N.C. Gen. Stat. § 20-288(e) (emphasis supplied). This Court limited application of this statute to purchasers and those who claim directly through the actual purchaser. In NCNB v. Western Surety Co., 88 N.C. App. 705, 364 S.E.2d 675 (1988), the purchaser of a vehicle assigned all of his rights to NCNB who subsequently sued the surety company under this statute. This Court held that where a bank is subrogated to the claims of the purchaser, it is entitled to sue on the motor vehicle surety bonds. Id. The Court expressly noted that it was the direct relationship between the bank and the purchaser that allowed the bank to step into the shoes of the purchaser and recover under the statute. Id.

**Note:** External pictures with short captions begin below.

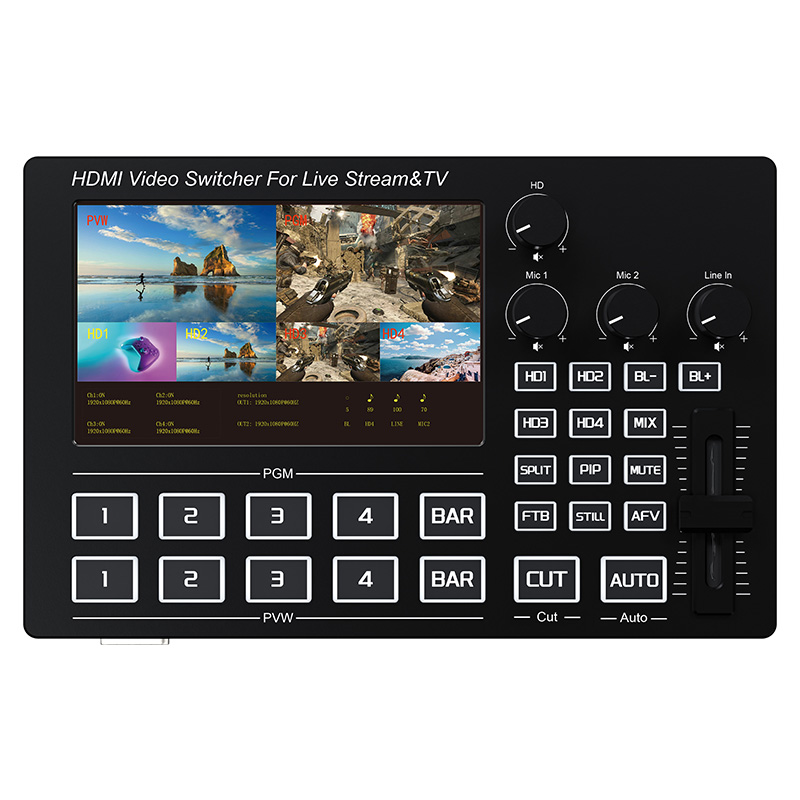 Gaming Console With - Mezclador de Video HDMI de 4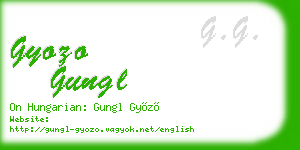 gyozo gungl business card
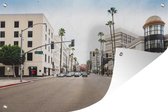 Muurdecoratie Los Angeles - Amerika - Stad - 180x120 cm - Tuinposter - Tuindoek - Buitenposter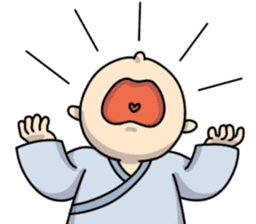 Cute young novices sticker #4889985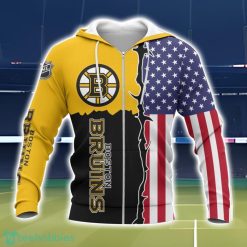 Boston Bruins 3D All Over Printed T-shirt Hoodie Sweatshirt Product Photo 2
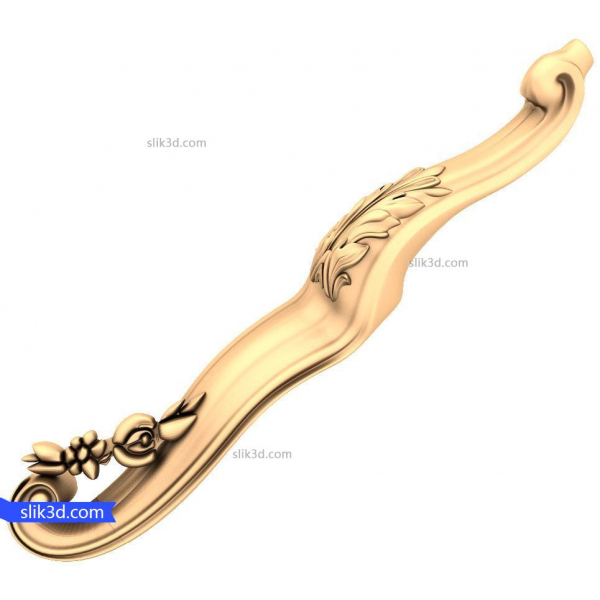 Elegance Handle 3D STL Modell für CNC-Fräser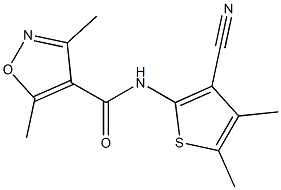 N-(3-cyano-4,5-dimethylthiophen-2-yl)-3,5-dimethyl-1,2-oxazole-4-carboxamide Structure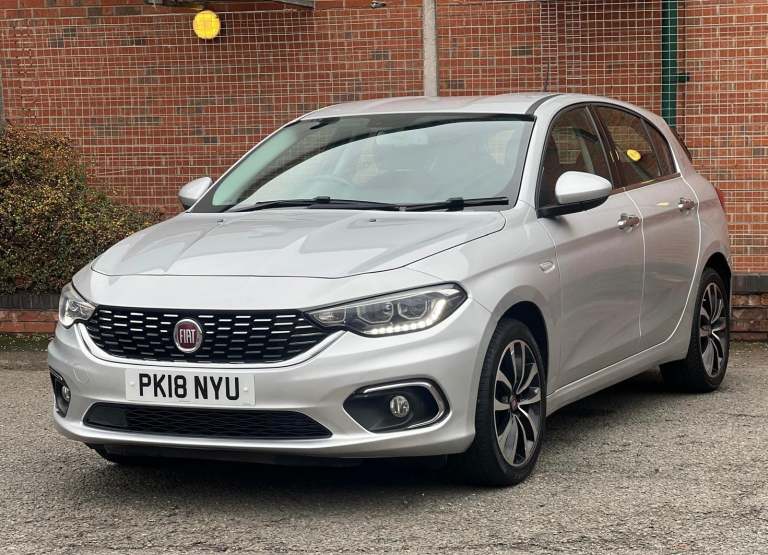 2018 Fiat Tipo 1.3 MultiJetII Lounge Euro 6 (s/s) 5dr HATCHBACK Diesel Manual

    As in NCNB, Regional stepped into the shoes of the purchaser, Gonzalez, through the subrogation order. We hold that Regional was entitled to sue under the surety bond, due to the direct relationship between Gonzalez and Regional.
V. Conclusion
    International may not collaterally attack the prior judgment which subrogated Regional to the rights of Gonzalez. Because of its subrogation to Gonzalez's rights, Regional is entitled to sue on the surety bond under N.C. Gen. Stat. § 20-288(e). The trial court did not err in granting summary judgment in favor of Regional.
    Affirmed.
    Judges TIMMONS-GOODSON and LEVINSON concur.